=== Short exercise ===
Can you write out the data word for word, from the line with "How far from" up to and including the final line, leaving the pictures out of your answer?

Items from a dataset
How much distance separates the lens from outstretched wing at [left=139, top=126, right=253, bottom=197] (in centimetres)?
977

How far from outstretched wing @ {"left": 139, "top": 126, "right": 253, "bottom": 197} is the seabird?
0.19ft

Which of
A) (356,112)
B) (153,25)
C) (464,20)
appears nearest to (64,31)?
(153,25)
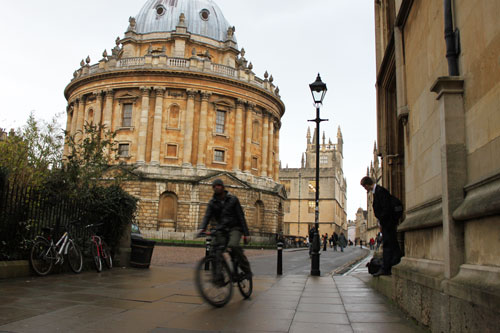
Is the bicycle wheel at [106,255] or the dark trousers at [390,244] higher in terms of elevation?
the dark trousers at [390,244]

=== The solution ===
How far from outstretched wing @ {"left": 139, "top": 126, "right": 253, "bottom": 197} is the seabird?
0.19ft

Which of
A) (356,112)
B) (153,25)
C) (464,20)
appears nearest to (64,31)?
(153,25)
Is the bicycle wheel at [106,255] or the dark trousers at [390,244] higher in terms of elevation?
the dark trousers at [390,244]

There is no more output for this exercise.